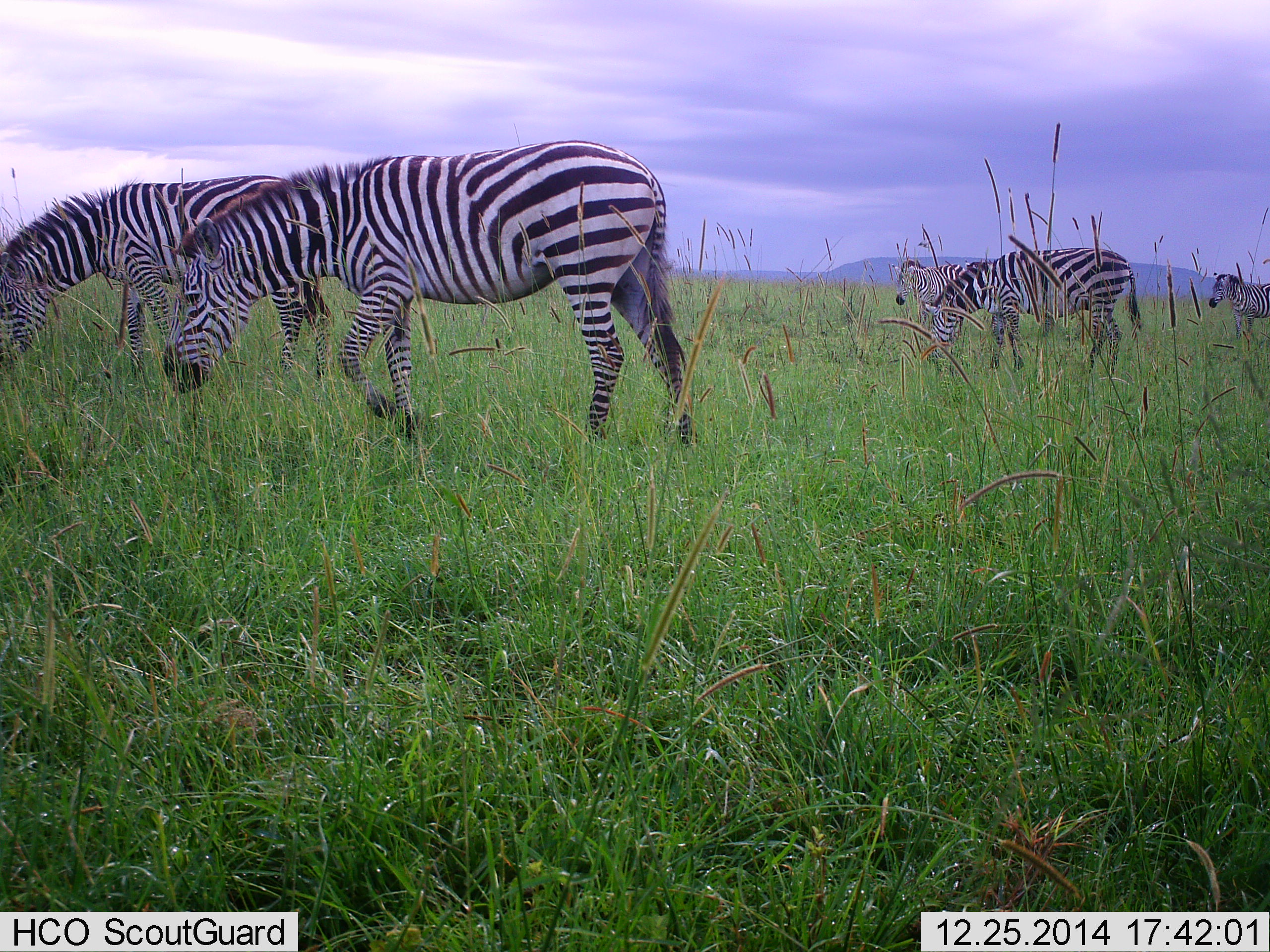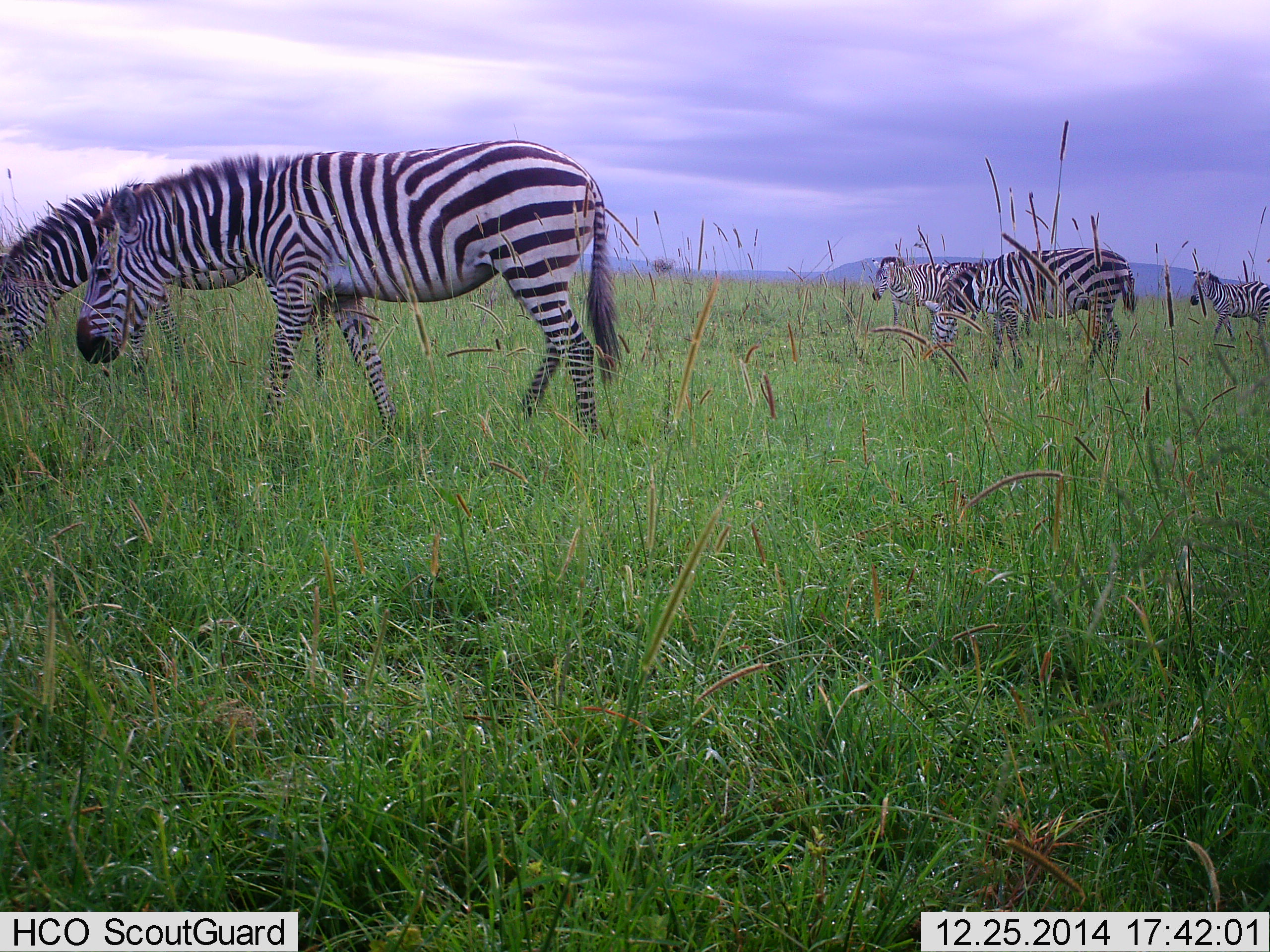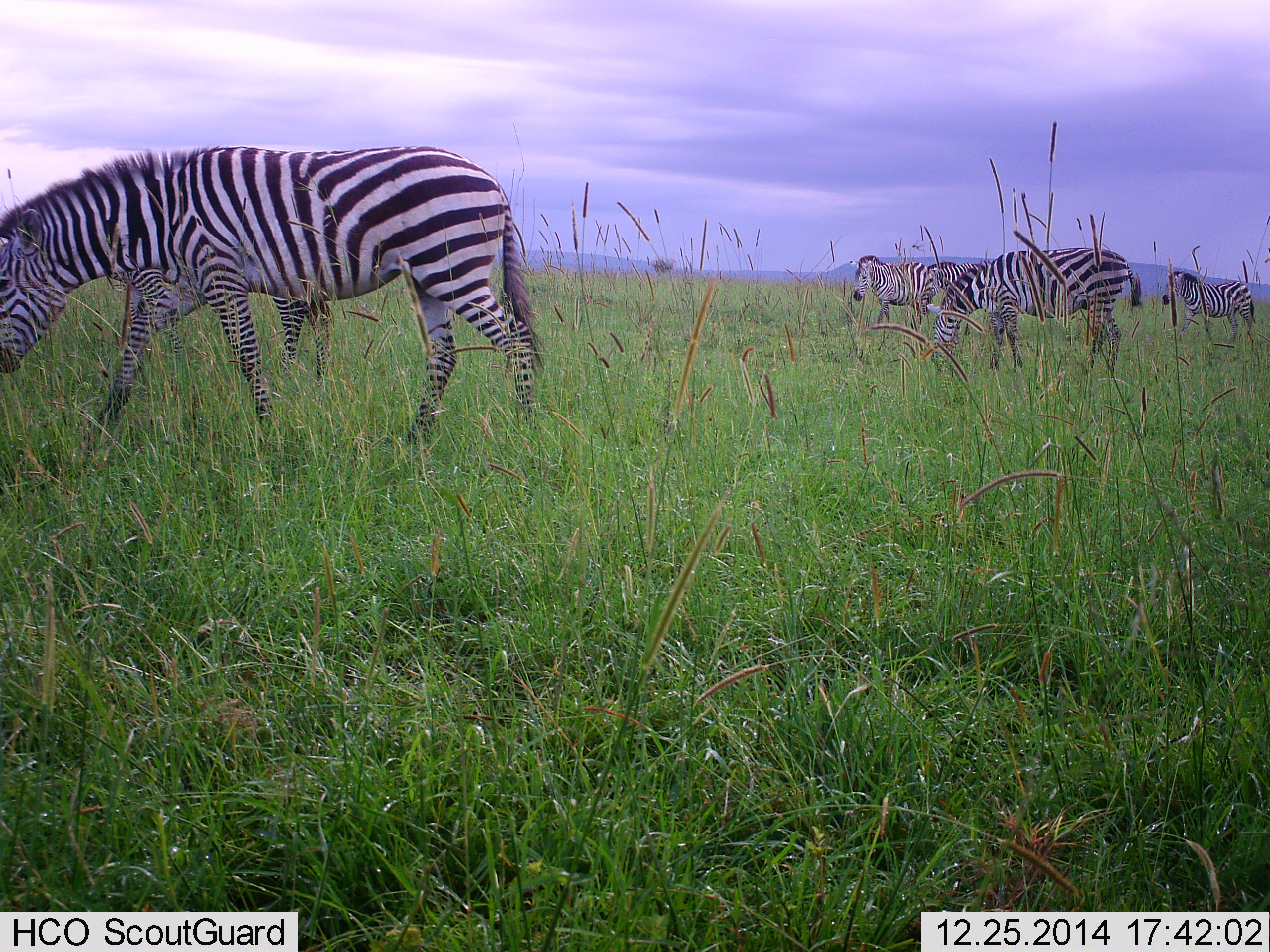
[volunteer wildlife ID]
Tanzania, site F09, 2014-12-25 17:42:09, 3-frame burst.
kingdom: Animalia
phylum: Chordata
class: Mammalia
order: Perissodactyla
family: Equidae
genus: Equus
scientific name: Equus quagga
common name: plains zebra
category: zebra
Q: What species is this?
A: Zebra (plains zebra) (Equus quagga).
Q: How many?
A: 5.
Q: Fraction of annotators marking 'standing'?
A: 0%.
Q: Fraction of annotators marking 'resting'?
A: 0%.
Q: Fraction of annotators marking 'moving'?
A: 70%.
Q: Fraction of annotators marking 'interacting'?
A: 0%.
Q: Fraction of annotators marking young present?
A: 0%.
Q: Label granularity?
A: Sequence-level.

Work task: Print the data exactly, from its first line to the line containing "A: Zebra (plains zebra) (Equus quagga).", both included. Omit the pictures.

Exercise result:
[volunteer wildlife ID]
Tanzania, site F09, 2014-12-25 17:42:09, 3-frame burst.
kingdom: Animalia
phylum: Chordata
class: Mammalia
order: Perissodactyla
family: Equidae
genus: Equus
scientific name: Equus quagga
common name: plains zebra
category: zebra
Q: What species is this?
A: Zebra (plains zebra) (Equus quagga).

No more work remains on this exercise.